> [Aim of the task]:
An exact copy of the entries below is required, with all pictures removed.

Data entries

* * * * * * *

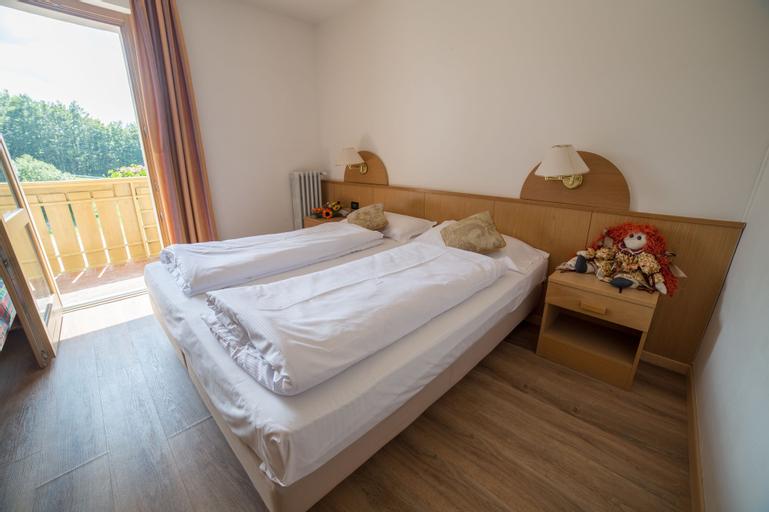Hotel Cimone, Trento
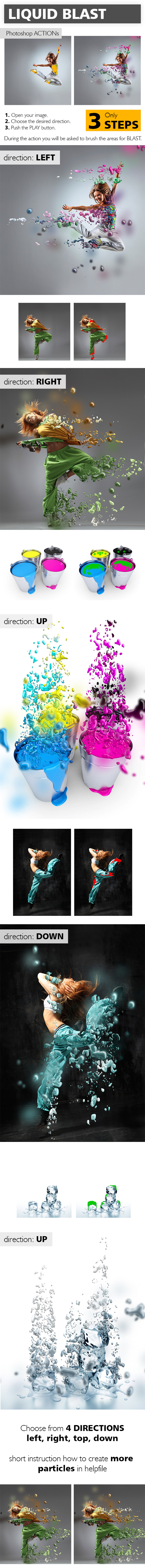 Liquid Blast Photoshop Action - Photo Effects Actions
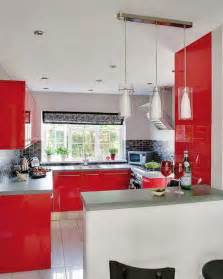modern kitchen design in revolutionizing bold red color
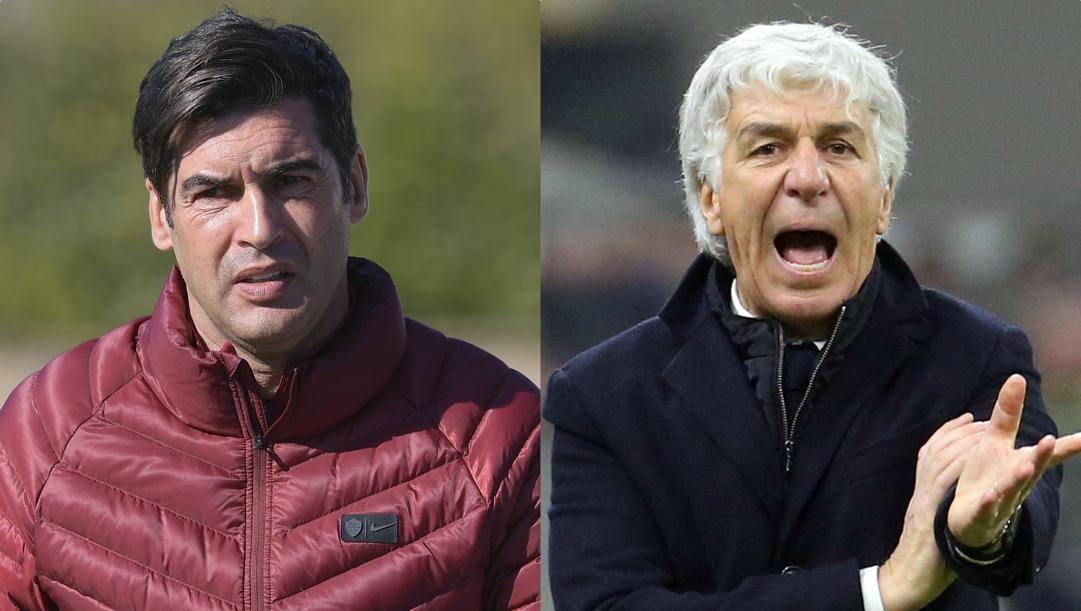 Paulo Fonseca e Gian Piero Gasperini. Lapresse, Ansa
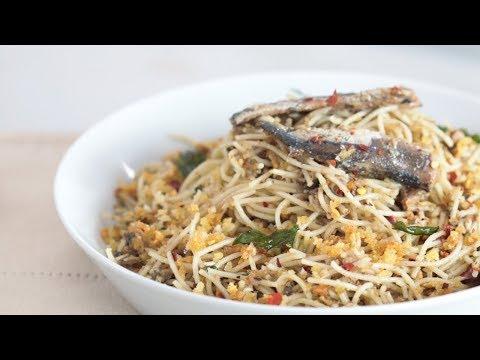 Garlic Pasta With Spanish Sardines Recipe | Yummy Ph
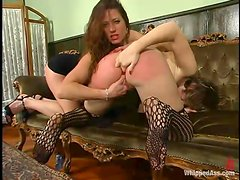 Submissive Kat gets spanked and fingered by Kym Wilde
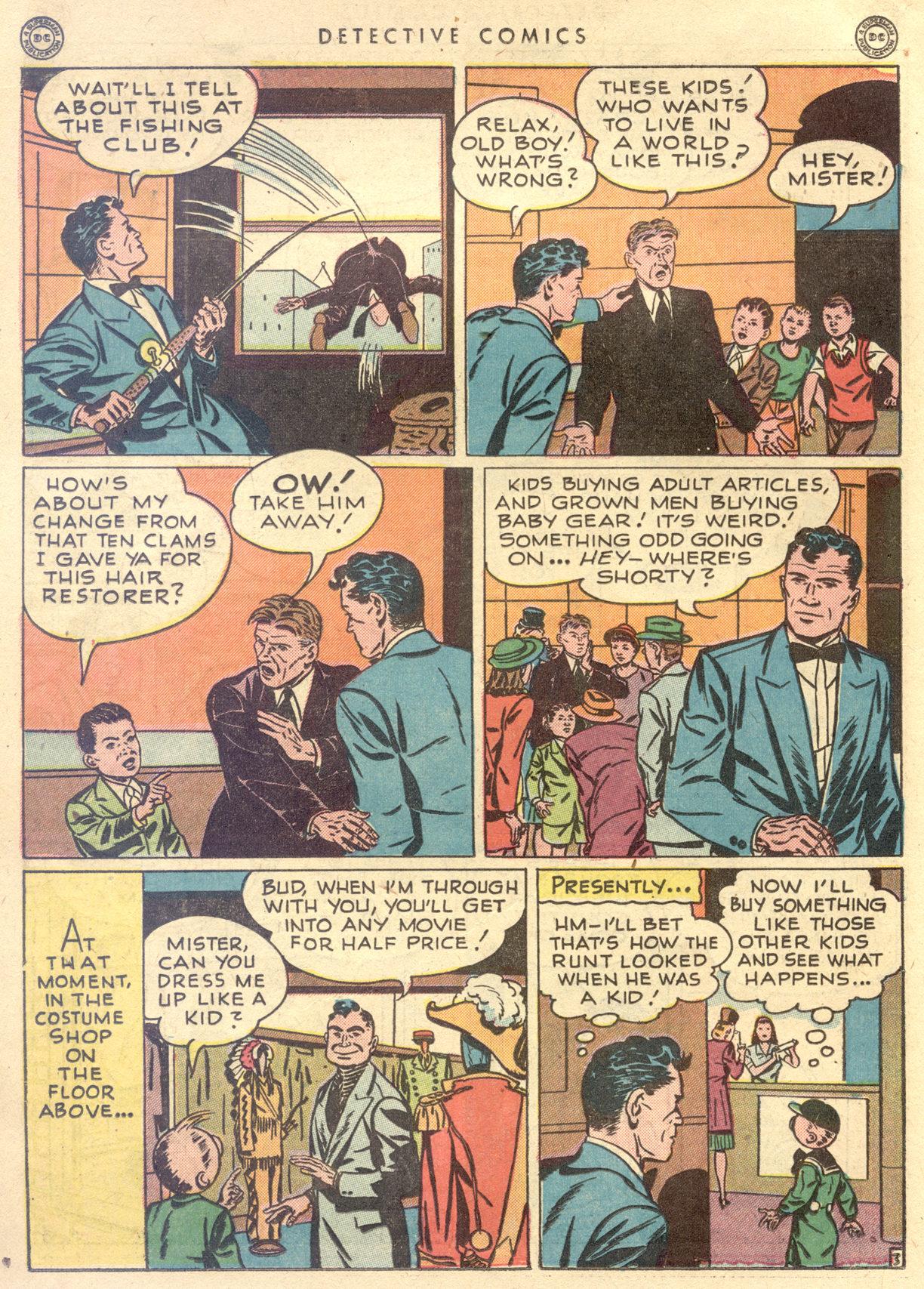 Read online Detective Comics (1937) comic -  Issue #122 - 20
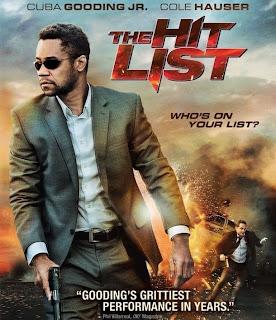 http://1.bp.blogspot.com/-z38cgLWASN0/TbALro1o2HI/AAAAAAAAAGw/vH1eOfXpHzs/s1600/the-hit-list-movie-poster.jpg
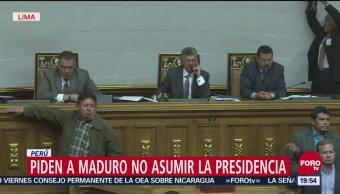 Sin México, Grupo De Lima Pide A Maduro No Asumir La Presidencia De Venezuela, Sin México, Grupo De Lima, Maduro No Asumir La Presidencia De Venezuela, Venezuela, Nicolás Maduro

* * * * * * *

> [Answer box]:
Hotel Cimone, Trento
 Liquid Blast Photoshop Action - Photo Effects Actions
modern kitchen design in revolutionizing bold red color
 Paulo Fonseca e Gian Piero Gasperini. Lapresse, Ansa
 Garlic Pasta With Spanish Sardines Recipe | Yummy Ph
 Submissive Kat gets spanked and fingered by Kym Wilde
 Read online Detective Comics (1937) comic -  Issue #122 - 20
 http://1.bp.blogspot.com/-z38cgLWASN0/TbALro1o2HI/AAAAAAAAAGw/vH1eOfXpHzs/s1600/the-hit-list-movie-poster.jpg
 Sin México, Grupo De Lima Pide A Maduro No Asumir La Presidencia De Venezuela, Sin México, Grupo De Lima, Maduro No Asumir La Presidencia De Venezuela, Venezuela, Nicolás Maduro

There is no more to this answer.